THURSDAY, JANUARY 30
The False Promise of Risk Assessments: Epistemic Reform and the Limits of Fairness [Paper Session]
Ben Green | 9:00-10:50 | Read the paper here
Making Accountability Real: Strategic Litigation [Keynote]
Nani Jansen Reventlow | 12:15-13:15
How can we make fairness, accountability and transparency a reality? Litigation is an effective tool for pushing for these principles in the design and deployment of automated decision-making technologies.

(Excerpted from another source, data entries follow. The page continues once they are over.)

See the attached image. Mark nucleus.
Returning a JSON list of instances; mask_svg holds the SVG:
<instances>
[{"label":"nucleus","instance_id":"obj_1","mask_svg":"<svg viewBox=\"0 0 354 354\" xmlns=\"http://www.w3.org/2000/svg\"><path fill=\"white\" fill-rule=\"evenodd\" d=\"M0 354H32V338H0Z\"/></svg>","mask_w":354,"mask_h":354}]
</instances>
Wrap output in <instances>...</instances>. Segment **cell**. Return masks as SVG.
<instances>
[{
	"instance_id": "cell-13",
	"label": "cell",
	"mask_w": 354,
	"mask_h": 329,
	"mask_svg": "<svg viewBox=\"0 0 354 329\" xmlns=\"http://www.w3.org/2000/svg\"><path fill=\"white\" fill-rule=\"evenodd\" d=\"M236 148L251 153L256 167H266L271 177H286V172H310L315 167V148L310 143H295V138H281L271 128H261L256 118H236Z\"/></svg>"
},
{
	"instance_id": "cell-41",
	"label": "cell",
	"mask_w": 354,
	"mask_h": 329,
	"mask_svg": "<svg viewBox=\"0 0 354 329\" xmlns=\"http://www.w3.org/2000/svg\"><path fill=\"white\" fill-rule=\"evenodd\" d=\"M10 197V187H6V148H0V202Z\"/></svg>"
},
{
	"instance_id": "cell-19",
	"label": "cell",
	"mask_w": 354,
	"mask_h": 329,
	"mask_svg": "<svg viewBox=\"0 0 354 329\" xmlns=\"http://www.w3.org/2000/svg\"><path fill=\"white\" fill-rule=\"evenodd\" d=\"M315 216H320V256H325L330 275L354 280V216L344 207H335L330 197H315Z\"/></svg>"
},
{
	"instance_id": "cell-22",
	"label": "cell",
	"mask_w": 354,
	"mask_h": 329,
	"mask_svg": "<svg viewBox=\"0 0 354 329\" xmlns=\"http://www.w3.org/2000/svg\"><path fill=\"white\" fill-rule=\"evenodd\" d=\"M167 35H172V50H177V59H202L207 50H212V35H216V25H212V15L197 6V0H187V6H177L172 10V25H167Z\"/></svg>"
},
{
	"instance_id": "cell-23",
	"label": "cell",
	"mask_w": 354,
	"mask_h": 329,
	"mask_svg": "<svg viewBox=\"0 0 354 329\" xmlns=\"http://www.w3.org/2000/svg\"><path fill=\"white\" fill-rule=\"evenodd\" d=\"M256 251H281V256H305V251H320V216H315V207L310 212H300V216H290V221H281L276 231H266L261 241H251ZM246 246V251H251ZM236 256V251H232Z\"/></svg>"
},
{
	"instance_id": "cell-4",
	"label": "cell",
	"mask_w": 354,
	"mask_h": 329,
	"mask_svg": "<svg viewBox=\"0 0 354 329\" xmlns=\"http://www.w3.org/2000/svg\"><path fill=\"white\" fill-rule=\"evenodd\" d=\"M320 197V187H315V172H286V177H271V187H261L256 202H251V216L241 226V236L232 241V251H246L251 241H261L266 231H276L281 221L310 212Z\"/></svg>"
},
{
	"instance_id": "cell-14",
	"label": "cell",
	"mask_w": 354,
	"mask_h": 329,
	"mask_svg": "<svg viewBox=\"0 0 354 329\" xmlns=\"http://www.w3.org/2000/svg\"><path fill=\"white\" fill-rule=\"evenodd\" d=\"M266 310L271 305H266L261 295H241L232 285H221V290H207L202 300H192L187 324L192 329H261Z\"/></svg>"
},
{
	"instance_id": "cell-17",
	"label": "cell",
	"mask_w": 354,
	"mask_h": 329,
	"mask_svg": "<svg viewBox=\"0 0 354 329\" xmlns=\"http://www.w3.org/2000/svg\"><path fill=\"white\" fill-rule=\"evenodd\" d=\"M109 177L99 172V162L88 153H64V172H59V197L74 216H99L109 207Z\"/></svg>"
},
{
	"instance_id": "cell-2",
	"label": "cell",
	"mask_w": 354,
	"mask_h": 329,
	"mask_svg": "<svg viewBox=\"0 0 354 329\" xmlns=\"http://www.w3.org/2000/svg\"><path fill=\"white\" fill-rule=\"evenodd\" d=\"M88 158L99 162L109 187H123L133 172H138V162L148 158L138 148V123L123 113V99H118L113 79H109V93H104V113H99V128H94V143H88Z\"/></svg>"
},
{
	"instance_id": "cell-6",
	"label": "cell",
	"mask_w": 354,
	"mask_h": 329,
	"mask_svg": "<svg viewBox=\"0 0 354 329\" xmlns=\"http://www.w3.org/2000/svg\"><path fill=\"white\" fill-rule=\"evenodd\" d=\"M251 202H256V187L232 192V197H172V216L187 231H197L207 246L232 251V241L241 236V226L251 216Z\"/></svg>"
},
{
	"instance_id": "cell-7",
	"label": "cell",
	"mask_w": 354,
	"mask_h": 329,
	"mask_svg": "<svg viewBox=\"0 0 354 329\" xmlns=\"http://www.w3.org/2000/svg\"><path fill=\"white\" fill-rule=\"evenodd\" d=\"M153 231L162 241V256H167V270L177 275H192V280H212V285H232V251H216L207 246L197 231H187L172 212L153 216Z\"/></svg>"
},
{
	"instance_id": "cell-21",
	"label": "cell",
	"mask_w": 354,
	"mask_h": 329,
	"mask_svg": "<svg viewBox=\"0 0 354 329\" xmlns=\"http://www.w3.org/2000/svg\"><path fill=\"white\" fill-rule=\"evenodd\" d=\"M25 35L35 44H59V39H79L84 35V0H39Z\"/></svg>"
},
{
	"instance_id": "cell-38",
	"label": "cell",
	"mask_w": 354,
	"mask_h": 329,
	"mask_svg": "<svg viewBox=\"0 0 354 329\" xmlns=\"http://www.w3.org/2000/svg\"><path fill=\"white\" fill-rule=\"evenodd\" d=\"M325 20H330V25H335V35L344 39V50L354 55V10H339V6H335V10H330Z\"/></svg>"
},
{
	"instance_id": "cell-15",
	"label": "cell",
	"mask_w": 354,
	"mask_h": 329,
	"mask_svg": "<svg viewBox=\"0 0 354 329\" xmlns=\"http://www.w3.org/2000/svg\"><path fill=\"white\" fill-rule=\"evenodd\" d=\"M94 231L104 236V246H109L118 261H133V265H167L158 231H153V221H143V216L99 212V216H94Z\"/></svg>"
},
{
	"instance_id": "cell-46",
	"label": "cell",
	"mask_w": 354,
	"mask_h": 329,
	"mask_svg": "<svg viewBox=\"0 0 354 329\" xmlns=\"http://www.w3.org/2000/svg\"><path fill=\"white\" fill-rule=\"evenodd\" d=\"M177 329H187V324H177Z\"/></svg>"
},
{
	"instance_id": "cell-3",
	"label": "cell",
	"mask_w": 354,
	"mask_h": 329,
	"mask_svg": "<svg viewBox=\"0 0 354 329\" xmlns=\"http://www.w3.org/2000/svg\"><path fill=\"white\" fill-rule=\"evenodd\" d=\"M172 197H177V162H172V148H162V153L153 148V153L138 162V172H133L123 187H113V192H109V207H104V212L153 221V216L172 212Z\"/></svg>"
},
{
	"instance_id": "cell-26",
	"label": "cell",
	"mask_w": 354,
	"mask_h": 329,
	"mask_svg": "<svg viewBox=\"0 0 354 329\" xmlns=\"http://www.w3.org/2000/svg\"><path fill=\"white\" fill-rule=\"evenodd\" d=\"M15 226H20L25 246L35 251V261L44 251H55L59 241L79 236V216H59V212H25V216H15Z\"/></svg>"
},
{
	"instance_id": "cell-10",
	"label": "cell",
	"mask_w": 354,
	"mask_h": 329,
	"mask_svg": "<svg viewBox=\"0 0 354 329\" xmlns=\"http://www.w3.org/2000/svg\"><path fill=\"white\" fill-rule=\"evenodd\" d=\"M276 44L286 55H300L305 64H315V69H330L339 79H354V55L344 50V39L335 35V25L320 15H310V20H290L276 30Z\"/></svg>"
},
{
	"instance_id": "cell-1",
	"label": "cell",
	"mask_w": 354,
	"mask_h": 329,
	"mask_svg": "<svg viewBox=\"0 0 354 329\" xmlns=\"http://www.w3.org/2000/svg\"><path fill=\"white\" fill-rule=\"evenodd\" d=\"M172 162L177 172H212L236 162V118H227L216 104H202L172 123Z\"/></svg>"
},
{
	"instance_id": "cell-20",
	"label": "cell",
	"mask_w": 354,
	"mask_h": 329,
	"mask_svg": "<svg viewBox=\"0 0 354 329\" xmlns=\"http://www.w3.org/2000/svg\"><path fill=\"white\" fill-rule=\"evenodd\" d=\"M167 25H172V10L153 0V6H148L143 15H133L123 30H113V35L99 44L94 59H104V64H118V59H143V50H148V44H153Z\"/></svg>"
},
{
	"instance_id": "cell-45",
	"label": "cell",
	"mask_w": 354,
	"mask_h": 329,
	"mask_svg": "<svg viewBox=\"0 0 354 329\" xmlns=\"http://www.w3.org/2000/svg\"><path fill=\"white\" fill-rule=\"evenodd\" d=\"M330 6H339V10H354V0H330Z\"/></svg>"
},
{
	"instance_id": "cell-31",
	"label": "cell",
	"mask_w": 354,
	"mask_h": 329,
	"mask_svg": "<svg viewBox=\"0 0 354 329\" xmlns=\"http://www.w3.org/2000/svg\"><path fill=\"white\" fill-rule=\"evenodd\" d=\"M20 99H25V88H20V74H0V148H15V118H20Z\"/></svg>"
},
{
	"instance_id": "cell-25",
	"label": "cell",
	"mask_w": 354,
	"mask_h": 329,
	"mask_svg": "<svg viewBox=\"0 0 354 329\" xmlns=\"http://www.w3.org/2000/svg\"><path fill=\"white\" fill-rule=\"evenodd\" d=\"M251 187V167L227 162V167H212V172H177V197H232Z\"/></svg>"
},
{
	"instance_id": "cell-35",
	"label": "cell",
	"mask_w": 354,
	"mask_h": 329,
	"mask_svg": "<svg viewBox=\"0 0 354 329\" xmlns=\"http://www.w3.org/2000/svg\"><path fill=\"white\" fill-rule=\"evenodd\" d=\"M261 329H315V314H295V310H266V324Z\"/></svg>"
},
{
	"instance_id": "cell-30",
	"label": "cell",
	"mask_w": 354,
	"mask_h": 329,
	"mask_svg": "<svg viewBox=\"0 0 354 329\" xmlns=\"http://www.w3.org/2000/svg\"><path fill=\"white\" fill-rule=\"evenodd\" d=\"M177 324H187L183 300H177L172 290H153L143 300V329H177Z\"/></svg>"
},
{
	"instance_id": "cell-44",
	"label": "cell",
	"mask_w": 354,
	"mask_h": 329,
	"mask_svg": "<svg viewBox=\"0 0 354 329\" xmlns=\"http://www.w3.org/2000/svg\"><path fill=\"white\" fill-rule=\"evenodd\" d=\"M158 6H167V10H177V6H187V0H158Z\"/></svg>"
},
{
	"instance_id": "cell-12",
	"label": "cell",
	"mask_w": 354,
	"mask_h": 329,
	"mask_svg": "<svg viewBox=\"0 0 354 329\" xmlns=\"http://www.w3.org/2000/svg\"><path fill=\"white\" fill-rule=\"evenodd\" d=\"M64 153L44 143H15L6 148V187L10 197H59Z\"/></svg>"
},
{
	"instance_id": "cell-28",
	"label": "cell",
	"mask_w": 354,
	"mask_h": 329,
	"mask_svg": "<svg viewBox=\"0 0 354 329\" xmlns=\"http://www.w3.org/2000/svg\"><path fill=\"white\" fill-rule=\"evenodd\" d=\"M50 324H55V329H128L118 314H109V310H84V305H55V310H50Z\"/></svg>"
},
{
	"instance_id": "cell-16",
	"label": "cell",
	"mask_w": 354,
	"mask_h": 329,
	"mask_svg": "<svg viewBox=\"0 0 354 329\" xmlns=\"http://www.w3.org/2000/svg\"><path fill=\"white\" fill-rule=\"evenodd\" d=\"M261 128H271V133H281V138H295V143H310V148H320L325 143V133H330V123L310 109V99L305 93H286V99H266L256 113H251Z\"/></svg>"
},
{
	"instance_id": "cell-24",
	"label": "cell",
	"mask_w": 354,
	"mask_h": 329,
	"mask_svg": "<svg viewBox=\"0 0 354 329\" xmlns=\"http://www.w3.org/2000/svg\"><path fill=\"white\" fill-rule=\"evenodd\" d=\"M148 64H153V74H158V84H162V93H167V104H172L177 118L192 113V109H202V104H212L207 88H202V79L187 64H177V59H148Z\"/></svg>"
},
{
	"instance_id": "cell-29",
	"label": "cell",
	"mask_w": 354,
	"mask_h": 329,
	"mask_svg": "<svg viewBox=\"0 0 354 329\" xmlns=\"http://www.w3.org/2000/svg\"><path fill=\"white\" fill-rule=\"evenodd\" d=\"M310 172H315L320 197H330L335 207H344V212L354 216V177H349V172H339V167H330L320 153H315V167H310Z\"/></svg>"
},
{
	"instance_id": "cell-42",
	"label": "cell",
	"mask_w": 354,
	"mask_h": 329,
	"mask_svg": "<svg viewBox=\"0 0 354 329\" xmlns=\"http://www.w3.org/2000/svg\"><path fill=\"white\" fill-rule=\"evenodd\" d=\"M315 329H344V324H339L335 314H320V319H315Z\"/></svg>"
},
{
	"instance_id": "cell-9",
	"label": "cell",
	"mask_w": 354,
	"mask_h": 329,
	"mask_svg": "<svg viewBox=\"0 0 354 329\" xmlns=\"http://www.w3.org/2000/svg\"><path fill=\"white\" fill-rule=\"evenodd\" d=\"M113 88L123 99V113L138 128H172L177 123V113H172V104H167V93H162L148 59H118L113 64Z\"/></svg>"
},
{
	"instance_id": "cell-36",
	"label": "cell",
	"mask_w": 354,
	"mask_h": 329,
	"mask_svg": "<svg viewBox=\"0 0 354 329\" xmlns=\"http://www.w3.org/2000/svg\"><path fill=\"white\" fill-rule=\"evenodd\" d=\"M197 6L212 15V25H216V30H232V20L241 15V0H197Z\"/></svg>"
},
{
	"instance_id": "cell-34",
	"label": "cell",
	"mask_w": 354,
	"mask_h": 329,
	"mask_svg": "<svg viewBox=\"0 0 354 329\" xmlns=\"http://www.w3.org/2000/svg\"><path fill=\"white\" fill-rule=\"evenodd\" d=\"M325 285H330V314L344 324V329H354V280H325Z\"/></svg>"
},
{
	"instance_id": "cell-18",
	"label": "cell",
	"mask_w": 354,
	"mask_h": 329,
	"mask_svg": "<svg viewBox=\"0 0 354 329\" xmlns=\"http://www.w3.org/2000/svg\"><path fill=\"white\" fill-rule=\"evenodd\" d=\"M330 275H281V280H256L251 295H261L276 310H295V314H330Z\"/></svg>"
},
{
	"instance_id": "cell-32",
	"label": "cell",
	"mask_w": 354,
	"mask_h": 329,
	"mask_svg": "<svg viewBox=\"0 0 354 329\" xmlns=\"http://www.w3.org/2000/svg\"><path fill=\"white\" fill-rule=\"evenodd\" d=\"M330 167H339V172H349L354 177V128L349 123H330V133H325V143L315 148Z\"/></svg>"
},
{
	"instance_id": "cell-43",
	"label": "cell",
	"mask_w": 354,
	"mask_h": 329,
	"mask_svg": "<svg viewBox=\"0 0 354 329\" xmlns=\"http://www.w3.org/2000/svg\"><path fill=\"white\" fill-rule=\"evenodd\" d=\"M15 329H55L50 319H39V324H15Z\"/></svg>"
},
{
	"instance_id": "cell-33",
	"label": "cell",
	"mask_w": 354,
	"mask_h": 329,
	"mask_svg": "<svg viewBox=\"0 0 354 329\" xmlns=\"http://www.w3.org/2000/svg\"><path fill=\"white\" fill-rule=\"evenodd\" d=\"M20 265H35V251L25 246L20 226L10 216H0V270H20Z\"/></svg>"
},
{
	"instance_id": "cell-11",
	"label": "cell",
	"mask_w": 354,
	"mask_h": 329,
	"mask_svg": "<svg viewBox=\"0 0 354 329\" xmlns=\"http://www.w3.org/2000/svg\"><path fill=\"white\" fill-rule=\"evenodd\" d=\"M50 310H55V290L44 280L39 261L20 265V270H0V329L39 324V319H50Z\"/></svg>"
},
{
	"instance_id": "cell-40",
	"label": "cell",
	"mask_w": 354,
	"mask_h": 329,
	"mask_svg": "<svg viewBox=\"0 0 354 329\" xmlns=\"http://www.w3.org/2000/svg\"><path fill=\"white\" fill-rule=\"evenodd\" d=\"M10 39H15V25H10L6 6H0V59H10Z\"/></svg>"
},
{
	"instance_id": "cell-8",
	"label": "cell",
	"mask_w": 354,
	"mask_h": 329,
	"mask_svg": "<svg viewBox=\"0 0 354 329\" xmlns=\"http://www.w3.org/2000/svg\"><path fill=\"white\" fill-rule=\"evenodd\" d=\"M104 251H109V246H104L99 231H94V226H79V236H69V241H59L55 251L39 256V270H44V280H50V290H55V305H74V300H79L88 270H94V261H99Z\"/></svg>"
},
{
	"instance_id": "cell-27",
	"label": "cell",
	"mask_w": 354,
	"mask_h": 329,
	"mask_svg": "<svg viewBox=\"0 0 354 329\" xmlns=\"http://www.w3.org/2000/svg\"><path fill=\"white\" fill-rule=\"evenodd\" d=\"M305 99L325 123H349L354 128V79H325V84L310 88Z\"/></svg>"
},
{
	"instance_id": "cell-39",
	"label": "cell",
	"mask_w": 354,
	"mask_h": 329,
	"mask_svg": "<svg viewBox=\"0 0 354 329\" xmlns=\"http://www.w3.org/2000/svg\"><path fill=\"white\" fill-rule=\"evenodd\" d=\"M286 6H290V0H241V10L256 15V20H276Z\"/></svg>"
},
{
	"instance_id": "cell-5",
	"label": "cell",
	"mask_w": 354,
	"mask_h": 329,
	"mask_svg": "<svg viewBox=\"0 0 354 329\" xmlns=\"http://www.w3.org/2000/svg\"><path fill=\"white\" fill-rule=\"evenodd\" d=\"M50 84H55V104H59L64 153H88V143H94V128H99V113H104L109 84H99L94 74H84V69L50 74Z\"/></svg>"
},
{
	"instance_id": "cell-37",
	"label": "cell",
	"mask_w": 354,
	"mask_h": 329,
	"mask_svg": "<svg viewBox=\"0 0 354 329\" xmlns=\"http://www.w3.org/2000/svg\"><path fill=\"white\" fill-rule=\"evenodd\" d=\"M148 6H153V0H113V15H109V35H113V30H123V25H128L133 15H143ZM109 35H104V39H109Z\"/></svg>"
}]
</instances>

The courts can be strong guarantors of our rights in a variety of different contexts and have shown already that they are willing to do so in the digital rights setting. As automated decisions are increasingly impacting every aspect of our lives, we need to engage the courts on these complex issues and enable them to protect our human rights in the digital sphere. We are already seeing cases being taken to challenge facial recognition technology, predictive policing systems, and systems that conduct needs assessments in the provision of public services. However, we still have much work to do in this space. What opportunities do the different frameworks in this area, and especially European regulations such as the GDPR offer, and how can we maximise their potential?